“Wonder Year” star Danica McKeller revealed that after the show ended in 1993 she swapped for an obscure life as “American lover” because she felt “very limited.”
“I had to understand who I was other than Winnie Cooper,” she said on Tuesday’s episode of “Hay Dude… Call of the 90s” podcast. “It was a blessing to be part of a popular show, but I was extremely restricted as a teenager at the age of 18.”
“Where I go, you know that girl played Winnie? You’re not a TV girl?”
She continued. “It’s like constant, you’re trying to figure out who you are as a teenager.
McKeller, 50, also admitted a feeling of “anxiety” after the time ended in the ABC series.

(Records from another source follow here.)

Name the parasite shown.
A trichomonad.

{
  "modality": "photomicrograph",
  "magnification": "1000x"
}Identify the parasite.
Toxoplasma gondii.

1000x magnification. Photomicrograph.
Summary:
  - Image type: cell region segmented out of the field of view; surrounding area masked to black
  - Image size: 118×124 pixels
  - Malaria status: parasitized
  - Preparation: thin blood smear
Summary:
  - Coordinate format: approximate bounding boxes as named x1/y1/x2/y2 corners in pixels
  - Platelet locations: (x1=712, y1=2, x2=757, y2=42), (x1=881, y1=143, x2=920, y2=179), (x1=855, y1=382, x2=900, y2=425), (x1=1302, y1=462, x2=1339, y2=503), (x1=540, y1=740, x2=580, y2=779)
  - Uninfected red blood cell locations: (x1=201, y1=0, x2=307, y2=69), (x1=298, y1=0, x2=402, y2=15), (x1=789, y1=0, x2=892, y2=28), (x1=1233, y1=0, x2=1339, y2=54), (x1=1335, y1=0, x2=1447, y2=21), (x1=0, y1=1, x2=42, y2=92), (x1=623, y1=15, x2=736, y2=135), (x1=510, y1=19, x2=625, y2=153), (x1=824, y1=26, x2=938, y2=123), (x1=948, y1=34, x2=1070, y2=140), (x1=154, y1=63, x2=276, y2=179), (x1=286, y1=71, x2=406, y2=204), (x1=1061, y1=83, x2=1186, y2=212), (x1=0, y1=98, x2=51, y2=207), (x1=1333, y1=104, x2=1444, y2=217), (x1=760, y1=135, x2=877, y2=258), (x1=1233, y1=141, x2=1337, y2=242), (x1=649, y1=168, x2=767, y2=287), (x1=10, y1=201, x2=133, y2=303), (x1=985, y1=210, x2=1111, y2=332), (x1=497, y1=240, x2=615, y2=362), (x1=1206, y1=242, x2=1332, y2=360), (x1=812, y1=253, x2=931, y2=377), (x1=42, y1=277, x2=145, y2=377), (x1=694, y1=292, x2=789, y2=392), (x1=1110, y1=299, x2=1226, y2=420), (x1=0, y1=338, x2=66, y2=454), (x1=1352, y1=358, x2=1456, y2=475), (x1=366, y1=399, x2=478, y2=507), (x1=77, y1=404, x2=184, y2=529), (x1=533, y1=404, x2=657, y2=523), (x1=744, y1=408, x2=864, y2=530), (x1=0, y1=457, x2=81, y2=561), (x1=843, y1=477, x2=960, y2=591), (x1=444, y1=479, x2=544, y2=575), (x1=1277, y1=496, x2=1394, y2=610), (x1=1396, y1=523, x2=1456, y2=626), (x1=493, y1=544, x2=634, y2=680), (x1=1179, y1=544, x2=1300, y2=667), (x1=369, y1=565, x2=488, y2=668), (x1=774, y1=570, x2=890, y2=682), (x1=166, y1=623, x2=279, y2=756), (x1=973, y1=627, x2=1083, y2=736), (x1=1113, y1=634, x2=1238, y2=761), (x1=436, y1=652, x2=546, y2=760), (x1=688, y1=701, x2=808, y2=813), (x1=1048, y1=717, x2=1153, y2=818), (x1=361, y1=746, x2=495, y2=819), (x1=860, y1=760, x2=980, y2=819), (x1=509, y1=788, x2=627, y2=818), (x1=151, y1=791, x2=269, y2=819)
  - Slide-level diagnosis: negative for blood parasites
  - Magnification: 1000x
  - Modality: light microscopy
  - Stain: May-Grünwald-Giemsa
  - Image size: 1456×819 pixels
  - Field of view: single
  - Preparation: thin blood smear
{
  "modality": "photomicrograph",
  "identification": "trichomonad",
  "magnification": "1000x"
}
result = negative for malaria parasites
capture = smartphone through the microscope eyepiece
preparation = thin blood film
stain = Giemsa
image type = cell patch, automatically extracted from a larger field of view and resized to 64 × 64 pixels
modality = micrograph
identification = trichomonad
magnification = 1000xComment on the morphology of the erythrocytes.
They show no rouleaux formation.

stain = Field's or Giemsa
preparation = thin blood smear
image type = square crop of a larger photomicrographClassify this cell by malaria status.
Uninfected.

“You’ve had a lot of success early on, and you don’t have it anymore. You said, who am I now? She reflected. “I had to run away from it and find out who I was.”
This idea led her to enroll in UCLA classes.
“I took off all my makeup, put on my backpack and t-shirt and threw my hair into my ponytail,” she shared.
McKeller explained how she fell in love with her higher education experience after earning a good score on one of her calculus tests.
“It was the best feeling…it was me,” she explained. “It had nothing to do with the superficiality of Hollywood and all the great writers and sound design, or anything they did to make Winnie Cooper (Into) Winnie Cooper. It was me and my brain that did this.”
After graduating from UCLA with honor, she worked as a mathematician and started her own website, which gave students mathematics advice.
McKeller later decided to return to acting, having missed out on “connecting with people,” and starred in many lifetimes and distinctive films. She also appeared on the show “The West Wing.”
She tied the knot with composer Mike Verta in 2009, and together they called her son in 2010, but stopped it two years later.
She married Los Angeles lawyer Scott Svesloski in 2014.